Fratelli Bocca, Torino.

Ce petit volume nous apparaît comme un des meilleurs de l’auteur, qui a fait œuvre fort utile en y montrant le masque et le visage du « néo-spiritualisme », c’est-à-dire ce pour quoi il se donne et ce qu’il est réellement. Il passe en revue diverses formes de ce « néo-spiritualisme » et des conceptions qui lui sont plus ou moins étroitement apparentées : spiritisme et « recherches psychiques », psychanalyse, théosophisme, anthroposophie steinérienne, « néo-mysticisme » de Krishnamurti, etc.

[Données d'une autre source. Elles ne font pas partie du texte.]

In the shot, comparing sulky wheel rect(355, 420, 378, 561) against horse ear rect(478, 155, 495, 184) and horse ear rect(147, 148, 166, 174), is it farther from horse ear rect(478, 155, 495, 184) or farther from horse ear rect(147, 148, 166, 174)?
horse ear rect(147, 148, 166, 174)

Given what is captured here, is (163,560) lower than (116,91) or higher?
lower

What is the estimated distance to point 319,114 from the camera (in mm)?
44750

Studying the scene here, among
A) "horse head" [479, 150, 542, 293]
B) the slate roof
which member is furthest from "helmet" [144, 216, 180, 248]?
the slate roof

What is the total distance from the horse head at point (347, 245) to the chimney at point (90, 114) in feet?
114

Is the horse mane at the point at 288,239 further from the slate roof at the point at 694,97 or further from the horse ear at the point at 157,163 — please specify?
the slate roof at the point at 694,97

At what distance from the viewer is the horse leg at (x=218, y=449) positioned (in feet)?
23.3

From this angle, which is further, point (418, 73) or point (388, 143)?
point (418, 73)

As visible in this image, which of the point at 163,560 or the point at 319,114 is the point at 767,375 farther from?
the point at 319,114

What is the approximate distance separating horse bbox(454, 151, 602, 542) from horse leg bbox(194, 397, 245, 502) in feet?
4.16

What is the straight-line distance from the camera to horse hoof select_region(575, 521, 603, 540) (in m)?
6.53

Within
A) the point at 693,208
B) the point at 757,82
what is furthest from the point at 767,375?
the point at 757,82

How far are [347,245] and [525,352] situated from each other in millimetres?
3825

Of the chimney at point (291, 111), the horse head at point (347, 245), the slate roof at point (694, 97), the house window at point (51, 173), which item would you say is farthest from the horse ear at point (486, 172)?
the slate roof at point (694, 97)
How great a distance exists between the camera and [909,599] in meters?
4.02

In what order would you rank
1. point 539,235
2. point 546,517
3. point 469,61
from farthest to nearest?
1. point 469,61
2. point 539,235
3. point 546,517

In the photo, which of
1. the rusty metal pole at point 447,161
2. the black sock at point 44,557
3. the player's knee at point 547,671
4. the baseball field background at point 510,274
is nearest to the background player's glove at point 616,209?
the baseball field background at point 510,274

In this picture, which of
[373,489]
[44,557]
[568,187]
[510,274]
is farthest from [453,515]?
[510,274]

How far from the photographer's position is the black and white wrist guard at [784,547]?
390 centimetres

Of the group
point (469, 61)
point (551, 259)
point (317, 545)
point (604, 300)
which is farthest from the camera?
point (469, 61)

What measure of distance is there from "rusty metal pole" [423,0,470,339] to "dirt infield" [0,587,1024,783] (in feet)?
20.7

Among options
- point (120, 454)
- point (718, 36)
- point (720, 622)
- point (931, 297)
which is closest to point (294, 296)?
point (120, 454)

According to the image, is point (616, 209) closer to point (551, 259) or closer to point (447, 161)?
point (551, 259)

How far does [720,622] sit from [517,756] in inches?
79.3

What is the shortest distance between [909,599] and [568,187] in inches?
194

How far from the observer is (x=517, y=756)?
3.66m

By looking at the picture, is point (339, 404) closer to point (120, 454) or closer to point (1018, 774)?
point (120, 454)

Il s’attache surtout à montrer les dangers d’ordre psychique inhérents à tous ces « mouvements », aussi peu « spirituels » que possible en réalité, plus qu’à faire ressortir la fausseté des théories qui y sont présentées ; il est d’ailleurs, sur les points essentiels, presque entièrement d’accord avec ce que nous avons écrit sur ce sujet, ainsi qu’il le signale lui-même. Nous craignons seulement que la façon dont il met à part certaines écoles « magiques » ne soit pas tout à fait justifiée ; et il nous semble aussi qu’il fait preuve, à l’égard de Steiner, d’une indulgence d’ailleurs relative, mais qu’il ne nous est guère possible de partager. D’autre part, un des derniers chapitres contient, sur la signification ésotérique du Catholicisme, des considérations que nous sommes d’autant plus heureux de signaler que, jusqu’ici, l’attitude de l’auteur semblait plutôt indiquer quelque méconnaissance d’une forme traditionnelle dont la valeur est tout à fait indépendante de ce que peuvent penser ou dire ses représentants actuels ; et, s’il plaît à ceux-ci de dénier à leur propre doctrine tout sens supérieur à la « lettre » la plus grossière, ce n’est point là une raison pour leur faire écho.

Éditions de la Revue mondiale, Paris.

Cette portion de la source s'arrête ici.